Es esta nueva máscara del viejo fondo del racismo anti-árabe y anti-magrebí, conjugada con la idea de una “amenaza internacional”, lo que recubre el término “islamofobia”. En un texto que critica el uso de esta palabra, la Licra afirma:

“No es seguro, por no decir poco probable, que haya un rechazo [en Francia] al Islam, sino más bien un rechazo de las prácticas integristas (…). La aceptación de los musulmanes y del culto musulmán progresa de forma clara.”

Pero se podría decir otro tanto del judaísmo: todos los sondeos lo demuestran, la judeofobia está en retroceso entre la opinión pública. ¿Hay entonces que renunciar a tomar en consideración los actos, muy reales, de hostilidad a los judíos, incluso aunque sean la expresión de una minoría? Para los musulmanes, el rechazo, aunque sea en retroceso, es mucho más amplio. El artículo mismo de la Licra reconoce que los adjetivos sobre el Islam con connotaciones negativas “siguen siendo mayoritarios”, según una encuesta del IFOP hecha después del 11 de septiembre de 2001. Y expresiones de hostilidad contra el Islam se expresan más libremente en los medios de comunicación, pero también en la calle, en numerosas agresiones. Es significativo que después del debate sobre el pañuelo en la escuela, los casos de musulmanes agredidos o discriminados por razón de su religión se hayan multiplicado.

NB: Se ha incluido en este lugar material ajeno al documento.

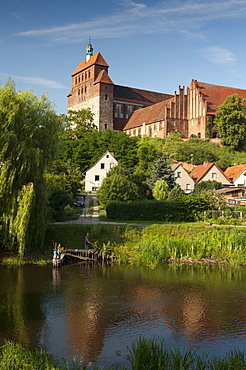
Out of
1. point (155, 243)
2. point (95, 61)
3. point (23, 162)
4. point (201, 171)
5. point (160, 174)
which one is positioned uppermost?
point (95, 61)

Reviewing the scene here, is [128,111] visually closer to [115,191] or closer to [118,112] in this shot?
[118,112]

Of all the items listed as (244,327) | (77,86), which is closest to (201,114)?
(77,86)

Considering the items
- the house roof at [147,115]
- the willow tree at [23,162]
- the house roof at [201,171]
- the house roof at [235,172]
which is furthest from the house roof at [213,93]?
the willow tree at [23,162]

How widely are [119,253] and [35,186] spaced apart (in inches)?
282

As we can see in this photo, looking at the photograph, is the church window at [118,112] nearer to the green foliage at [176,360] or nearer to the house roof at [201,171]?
the house roof at [201,171]

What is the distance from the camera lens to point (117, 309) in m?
16.8

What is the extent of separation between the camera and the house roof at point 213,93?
8519 centimetres

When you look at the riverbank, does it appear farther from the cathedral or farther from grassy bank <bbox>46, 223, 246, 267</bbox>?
the cathedral

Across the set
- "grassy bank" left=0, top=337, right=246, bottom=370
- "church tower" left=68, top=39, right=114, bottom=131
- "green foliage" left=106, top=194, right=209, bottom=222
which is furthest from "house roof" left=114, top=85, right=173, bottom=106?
"grassy bank" left=0, top=337, right=246, bottom=370

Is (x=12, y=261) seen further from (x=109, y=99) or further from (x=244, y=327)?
(x=109, y=99)

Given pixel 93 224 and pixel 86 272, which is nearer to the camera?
pixel 86 272

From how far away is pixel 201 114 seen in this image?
83250 millimetres

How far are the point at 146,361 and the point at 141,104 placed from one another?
99489mm

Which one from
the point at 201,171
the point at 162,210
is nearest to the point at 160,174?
the point at 162,210
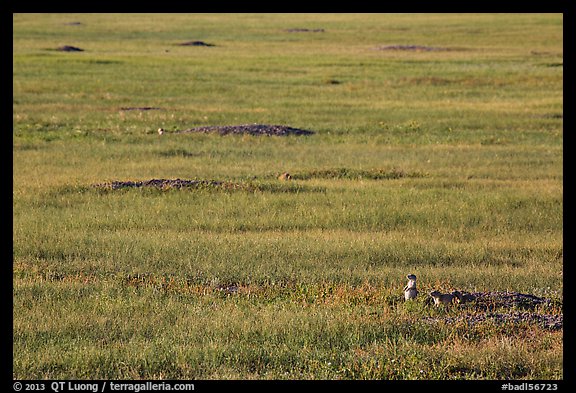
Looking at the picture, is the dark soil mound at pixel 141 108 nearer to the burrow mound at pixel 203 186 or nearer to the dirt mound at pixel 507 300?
the burrow mound at pixel 203 186

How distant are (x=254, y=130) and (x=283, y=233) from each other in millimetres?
13558

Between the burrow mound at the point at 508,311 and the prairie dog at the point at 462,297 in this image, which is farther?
the prairie dog at the point at 462,297

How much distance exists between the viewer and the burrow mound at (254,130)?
28703mm

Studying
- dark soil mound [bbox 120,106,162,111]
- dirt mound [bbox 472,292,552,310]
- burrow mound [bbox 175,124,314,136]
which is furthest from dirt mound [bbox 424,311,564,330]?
dark soil mound [bbox 120,106,162,111]

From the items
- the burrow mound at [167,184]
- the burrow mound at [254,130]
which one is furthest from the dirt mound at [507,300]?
the burrow mound at [254,130]

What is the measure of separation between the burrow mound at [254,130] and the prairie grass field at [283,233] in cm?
61

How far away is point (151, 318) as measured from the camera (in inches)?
401

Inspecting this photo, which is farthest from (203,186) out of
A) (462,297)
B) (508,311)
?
(508,311)

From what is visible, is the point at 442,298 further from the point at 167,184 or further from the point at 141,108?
the point at 141,108

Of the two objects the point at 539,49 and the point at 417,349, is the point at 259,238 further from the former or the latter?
the point at 539,49

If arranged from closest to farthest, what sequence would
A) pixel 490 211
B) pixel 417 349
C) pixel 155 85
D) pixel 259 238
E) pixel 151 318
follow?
pixel 417 349
pixel 151 318
pixel 259 238
pixel 490 211
pixel 155 85

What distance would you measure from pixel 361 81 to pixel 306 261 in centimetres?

Es evidente que hay una intersección entre racismo anti-magrebí e islamofobia, sin duda reforzada por la visibilidad de una parte de la generación joven, que se afirma musulmana en el ámbito público y que ya no intenta pasar desapercibida. Se desarrolla así un nuevo racismo anti-árabe, llevado a cabo por una parte de los intelectuales y de los medios de comunicación, y que se camufla bajo la bandera de la lucha contra el Islam. Sin hablar de la conjunción entre una parte de la derecha extrema y de la extrema derecha judía que se ha producido en el terreno del odio hacia los musulmanes, como lo demuestra la trayectoria de un Alexandre del Valle o los sitios internet denunciados por un informe del MRAP. Estos “nuevos hábitos del racismo” se inscriben en una visión del mundo marcada por el “choque de civilizaciones”, por la guerra que se habría desatado entre la civilización y la barbarie. De este modo, una obra que ha marcado las opiniones en Francia y ha recibido un elogio casi unánime Les territoires perdus de la République [Los territorios perdidos de la República], desarrolla una visión de este tipo, de la que se hace eco Emmanuel Brenner, su coordinador:

“Evocar un conflicto de valores es hoy arriesgarse a verse catalogado de partidario de las tesis de Samuel Huntington y de su “choque de civilizaciones”. Negarse a ver y a nombrar un peligro nunca lo ha hecho retroceder. Sólo lo ha exacerbado.”

Esta perspectiva no es sólo ni principalmente francesa –incluso si tiene en nuestro país una dimensión propia ligada a la historia colonial, sobre la que habría que volver más en extenso (también en Argelia “nosotros” quisimos “liberar a las mujeres” quitándoles el pañuelo). Es parte también de Estados Unidos y sirve de marco de pensamiento a la administración Bush. Ella permite inscribir cada hecho aislado dentro de una visión apocalíptica: un musulmán que realiza sus cinco salat y lleva barba es “un integrista”; tanto un atentado de Hamas como el que una chica lleve su pañuelo forman parte de una estrategia planetaria. El término de islamofobia da cuenta de un fenómeno internacional.

Ningún término, por muy preciso que sea, puede definir una realidad compleja. Pero “islamofobia” me parece el que mejor encaja, con las restricciones que he definido al comienzo de este texto. No se trata de un uso “exclusivo” –los términos “racismo”, “discriminación”, etc., desgraciadamente permanecen también de actualidad.